__Objectives__.
• a. Rewrite the passage of the fruitcake article between "There is also" and "and close friends/family.", inclusive, replacing "marzipan" with "almond paste".
• b. Write the next part of the fruitcake article, continuing on from its final sentence.

Fruitcakes are typically served in celebration of weddings and Christmas. Given their rich nature, fruitcakes are most often consumed on their own, as opposed to with condiments (such as butter or cream).[1]


History


A traditional Easter Simnel cake
A traditional Easter Simnel cake

Fruitcakes soon proliferated all over Europe. Recipes varied greatly in different countries throughout the ages, depending on the available ingredients as well as (in some instances) church regulations forbidding the use of butter, regarding the observance of fast. Pope Innocent VIII (1432–1492) finally granted the use of butter, in a written permission known as the ‘Butter Letter' or Butterbrief in 1490, giving permission to Saxony to use milk and butter in the Stollen fruitcakes.[2]

Starting in the 16th century, sugar from the American Colonies (and the discovery that high concentrations of sugar could preserve fruits) created an excess of candied fruit, thus making fruitcakes more affordable and popular.[3]

The 17th century English fruitcake was originally yeast-leavened, and the rum and dried fruit helped extend the shelf life of the cake.[4]


In various countries



Australia


In Australia, fruitcake is consumed throughout the year, but most commonly at Christmas, and is available at most major retail outlets. The cake is rarely eaten with icing, often it's consumed with butter, margarine, & custard.


Bahamas


In the Bahamas, not only is the fruitcake drenched with rum, but the ingredients are as well. All of the candied fruits, walnuts, and raisins are placed in an enclosed container and are soaked with the darkest variety of rum, anywhere from 2 weeks to 3 months in advance. The cake ingredients are mixed, and once the cake has finished baking, rum is poured onto it while it is still hot.


Bulgaria


In Bulgaria, the common fruitcake is known as keks (Bulgarian: кекс [kɛks]), is home-made and is consumed throughout the year. Recipes for keks vary, but commonly it contains flour, butter and/or cooking oil, milk, yeast, yoghurt, eggs, cocoa, walnuts, and raisins. It is usually baked in Bundt-style pans.

There is also another specific type of fruitcake prepared for Easter, which is known as kozunak (Bulgarian: козунак [kozoˈnak]).


Canada


The fruitcake is commonly eaten during the Christmas season in Canada. Rarely is it seen during other times of the year. The Canadian fruitcake is similar in style to the UK version, as it is in most Commonwealth countries. However, there is rarely icing on the cake and alcohol is not commonly put in Christmas cakes that are sold. The cakes are shaped like a small loaf of bread, and often covered in marzipan.

Dark, moist and rich Christmas fruitcakes are the most frequently consumed, with white Christmas fruitcake less common. These cakes tend to be made in mid-November to early December when the weather starts to cool down. They are a staple during Christmas dinner and a gift generally exchanged between business associates and close friends/family.


Chile


Pan de Pascua is a fruitcake traditionally eaten around Christmas and Epiphany.


France


In France, as in some other non-English speaking countries, the gâteau aux fruits ("fruit-cake") is often simply called "Cake".


Germany


In Germany, baked goods that fit the description of fruitcake are not usually regarded as cake but rather as sweet breads.

__Data provided__.
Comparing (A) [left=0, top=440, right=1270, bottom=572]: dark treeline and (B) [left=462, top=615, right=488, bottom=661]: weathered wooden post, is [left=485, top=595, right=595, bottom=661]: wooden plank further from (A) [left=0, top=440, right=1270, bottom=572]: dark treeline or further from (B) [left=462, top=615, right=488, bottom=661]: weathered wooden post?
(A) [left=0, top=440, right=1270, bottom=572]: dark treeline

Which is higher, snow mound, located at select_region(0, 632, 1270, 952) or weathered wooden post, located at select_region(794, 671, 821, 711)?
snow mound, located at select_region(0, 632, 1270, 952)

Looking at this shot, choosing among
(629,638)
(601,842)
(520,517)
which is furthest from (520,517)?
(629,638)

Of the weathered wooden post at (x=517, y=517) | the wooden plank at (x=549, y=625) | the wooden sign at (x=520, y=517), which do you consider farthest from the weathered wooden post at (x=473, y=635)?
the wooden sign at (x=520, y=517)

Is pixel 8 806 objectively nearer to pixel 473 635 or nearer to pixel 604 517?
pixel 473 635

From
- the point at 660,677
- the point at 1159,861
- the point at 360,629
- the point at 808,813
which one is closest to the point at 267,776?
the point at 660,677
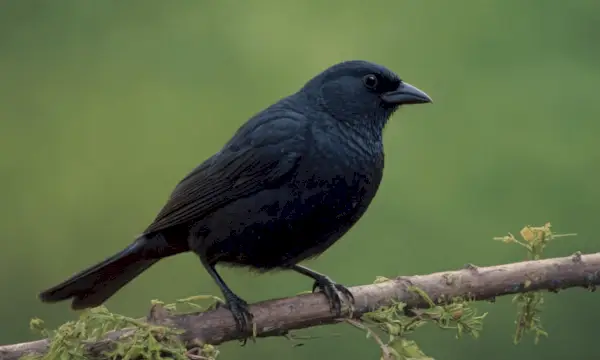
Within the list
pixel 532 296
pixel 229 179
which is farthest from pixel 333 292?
pixel 532 296

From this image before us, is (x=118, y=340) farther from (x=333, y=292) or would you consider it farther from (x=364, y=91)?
(x=364, y=91)

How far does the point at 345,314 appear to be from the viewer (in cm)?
276

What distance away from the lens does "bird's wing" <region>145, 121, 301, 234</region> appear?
2.88 m

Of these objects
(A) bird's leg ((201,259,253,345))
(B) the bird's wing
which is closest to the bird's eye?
(B) the bird's wing

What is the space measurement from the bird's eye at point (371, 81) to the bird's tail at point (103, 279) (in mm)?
941

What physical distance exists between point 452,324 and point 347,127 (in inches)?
29.4

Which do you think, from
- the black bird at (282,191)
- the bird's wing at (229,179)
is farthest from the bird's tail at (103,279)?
the bird's wing at (229,179)

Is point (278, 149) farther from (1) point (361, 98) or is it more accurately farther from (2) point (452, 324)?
(2) point (452, 324)

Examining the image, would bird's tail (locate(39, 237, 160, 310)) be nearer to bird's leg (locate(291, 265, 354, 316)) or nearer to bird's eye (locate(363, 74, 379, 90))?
bird's leg (locate(291, 265, 354, 316))

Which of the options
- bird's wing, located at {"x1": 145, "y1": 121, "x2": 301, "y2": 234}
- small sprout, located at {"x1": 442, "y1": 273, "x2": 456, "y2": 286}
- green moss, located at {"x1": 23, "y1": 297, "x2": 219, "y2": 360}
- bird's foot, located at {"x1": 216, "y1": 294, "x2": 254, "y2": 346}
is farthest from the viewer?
bird's wing, located at {"x1": 145, "y1": 121, "x2": 301, "y2": 234}

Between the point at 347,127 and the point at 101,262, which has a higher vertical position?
the point at 347,127

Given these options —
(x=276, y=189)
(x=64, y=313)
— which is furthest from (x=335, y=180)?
(x=64, y=313)

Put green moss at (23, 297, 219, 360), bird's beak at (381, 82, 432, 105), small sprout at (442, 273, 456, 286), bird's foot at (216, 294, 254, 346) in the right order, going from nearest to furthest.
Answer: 1. green moss at (23, 297, 219, 360)
2. bird's foot at (216, 294, 254, 346)
3. small sprout at (442, 273, 456, 286)
4. bird's beak at (381, 82, 432, 105)

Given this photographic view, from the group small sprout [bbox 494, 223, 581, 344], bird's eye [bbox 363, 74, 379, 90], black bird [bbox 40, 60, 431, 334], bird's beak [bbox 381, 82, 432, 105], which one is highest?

__Per-task outputs__.
• a.
There is also another specific type of fruitcake prepared for Easter, which is known as kozunak (Bulgarian: козунак [kozoˈnak]).


Canada


The fruitcake is commonly eaten during the Christmas season in Canada. Rarely is it seen during other times of the year. The Canadian fruitcake is similar in style to the UK version, as it is in most Commonwealth countries. However, there is rarely icing on the cake and alcohol is not commonly put in Christmas cakes that are sold. The cakes are shaped like a small loaf of bread, and often covered in almond paste.

Dark, moist and rich Christmas fruitcakes are the most frequently consumed, with white Christmas fruitcake less common. These cakes tend to be made in mid-November to early December when the weather starts to cool down. They are a staple during Christmas dinner and a gift generally exchanged between business associates and close friends/family.

• b.
Stollen is loaf-shaped and often powdered with icing sugar on the outside. It is usually made with yeast, butter, water, and flour, with the addition of citrus zest, candied citrus peel, raisins, and almonds.

The most famous Stollen is the Dresdner Stollen,[5] sold at the Dresden Christmas market, the Striezelmarkt. Official Dresden Stollen, produced by only 150 Dresden bakers, bears a special seal depicting Elector Augustus II the Strong.

In Bremen, the local fruitcake called Klaben is traditionally sold and eaten during the Christmas season. Bremer Klaben is a kind of Stollen which is not dusted with powdered sugar after baking. Both Dresdner Stollen and Bremen Klaben are protected geographical indications.

In Southern Germany and the Alpine region, Früchtebrot (also called Berewecke, Birnenbrot, Hutzenbrot, Hutzelbrot, Kletzenbrot, Schnitzbrot, or Zelten) is a sweet, dark bread baked with nuts and dried fruit, e.g. apricots, figs, dates, plums, etc.


India


Fruitcake is a rich dense cake packed with dry fruits and nuts flavoured with spices usually made during Christmas. In India, this is found everywhere during the Christmas season, although it is also available commonly throughout the year.


Ireland


In Ireland, a type of sweetbread called barmbrack is eaten at Hallowe'en. The cake contains different objects such as a ring or small coin, each signifying a different fortune for the person who finds it.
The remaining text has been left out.